## Problem statement
Type the entries out again exactly as they read, but leave every picture behind.

## Provided entries
----------
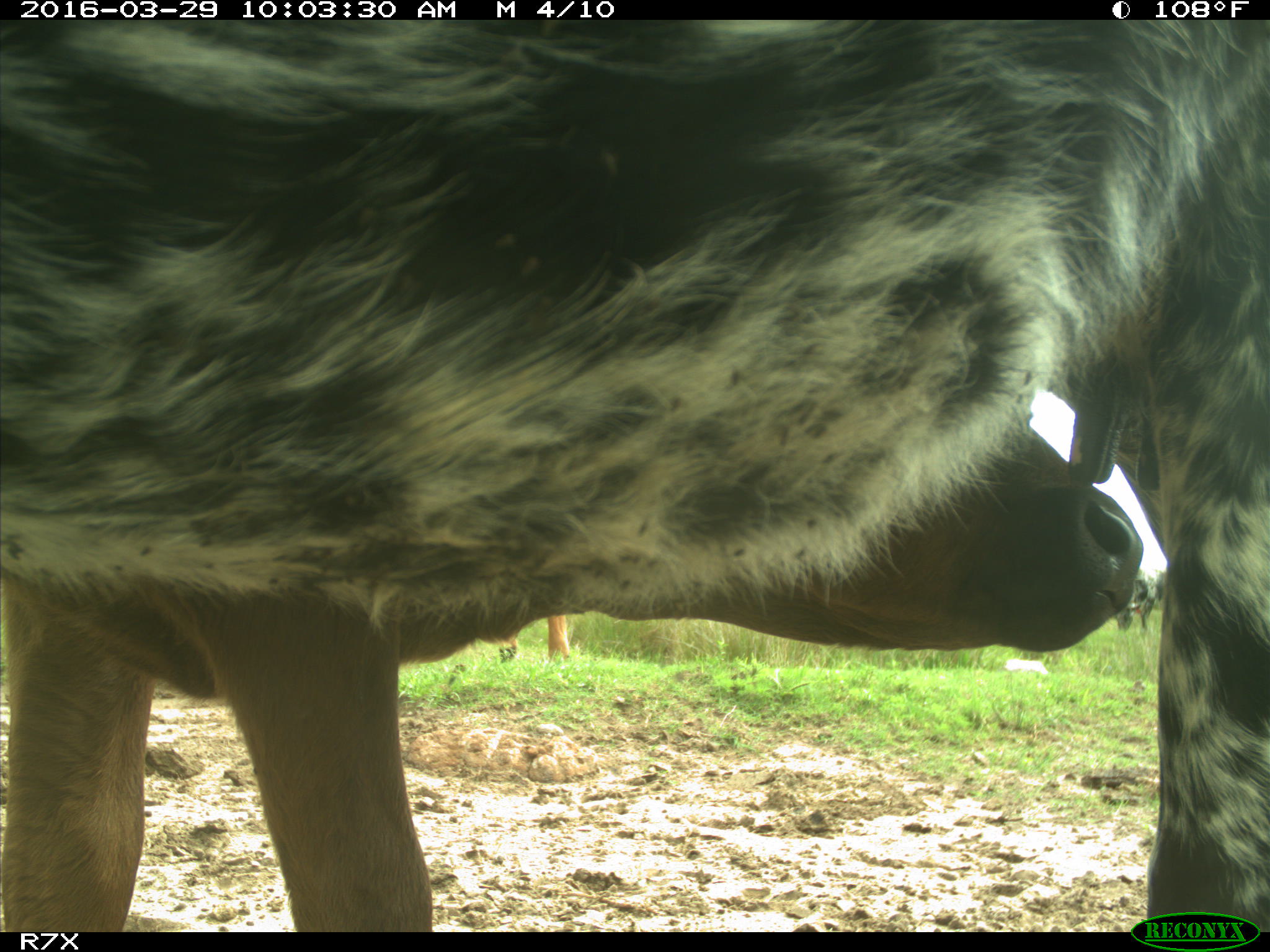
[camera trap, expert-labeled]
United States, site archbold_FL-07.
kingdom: Animalia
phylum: Chordata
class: Mammalia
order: Artiodactyla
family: Bovidae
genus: Bos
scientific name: Bos taurus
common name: domestic cow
Bos taurus (domestic cow).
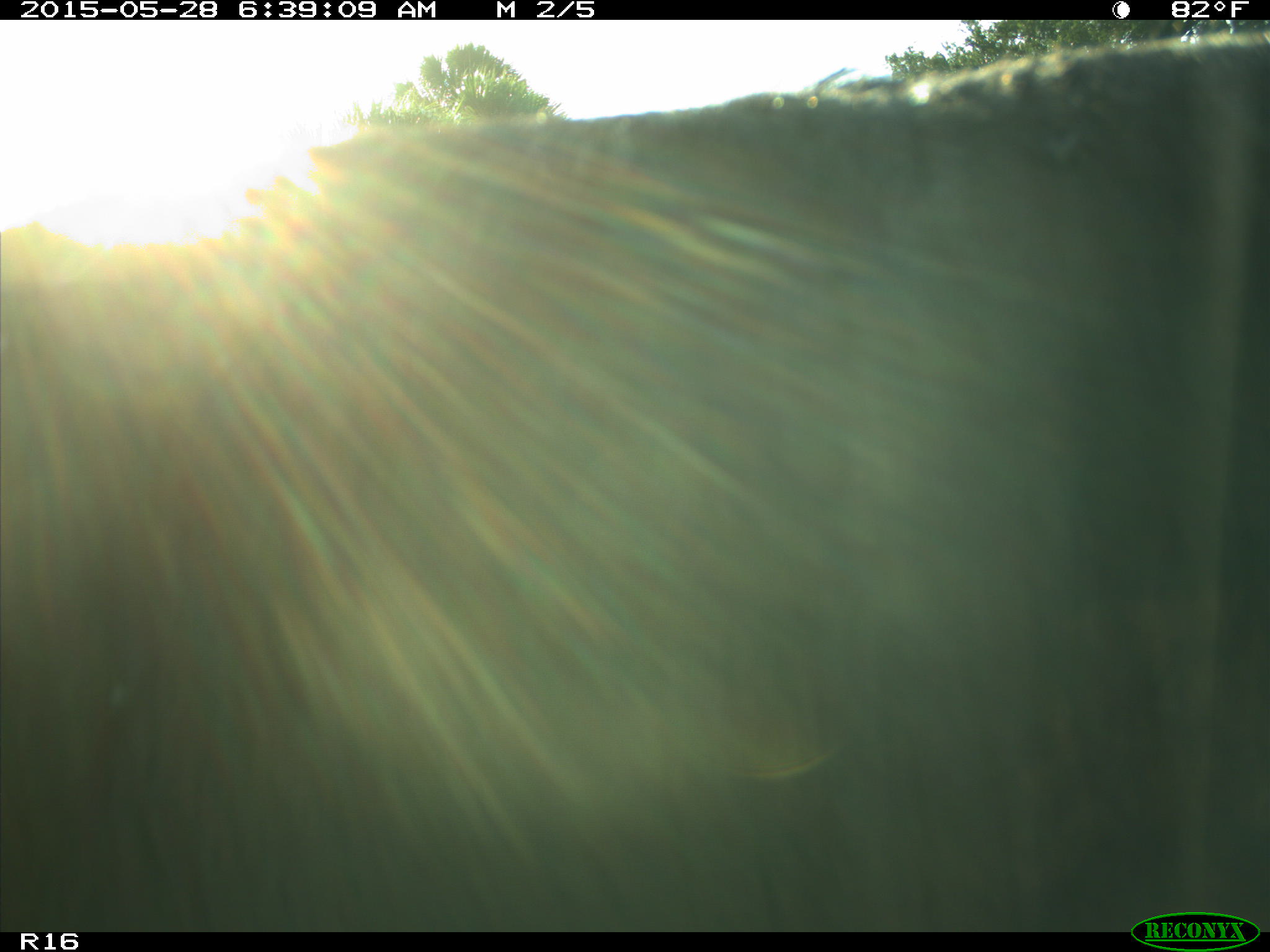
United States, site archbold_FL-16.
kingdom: Animalia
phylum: Chordata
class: Mammalia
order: Artiodactyla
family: Bovidae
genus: Bos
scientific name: Bos taurus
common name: domestic cow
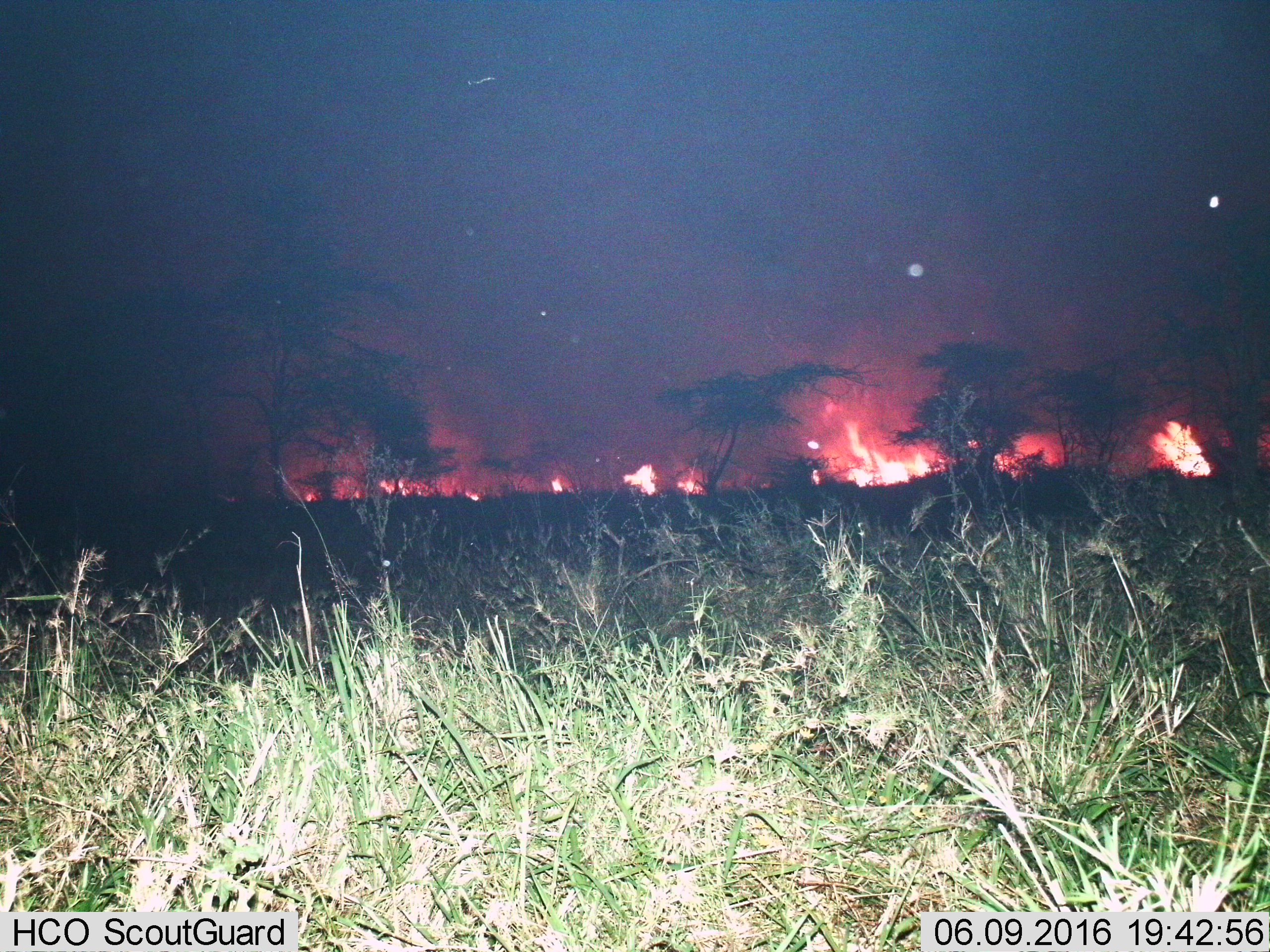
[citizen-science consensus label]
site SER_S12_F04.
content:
----------
## Output of the task
[camera trap, expert-labeled]
United States, site archbold_FL-07.
kingdom: Animalia
phylum: Chordata
class: Mammalia
order: Artiodactyla
family: Bovidae
genus: Bos
scientific name: Bos taurus
common name: domestic cow
Bos taurus (domestic cow).
United States, site archbold_FL-16.
kingdom: Animalia
phylum: Chordata
class: Mammalia
order: Artiodactyla
family: Bovidae
genus: Bos
scientific name: Bos taurus
common name: domestic cow
[citizen-science consensus label]
site SER_S12_F04.
content:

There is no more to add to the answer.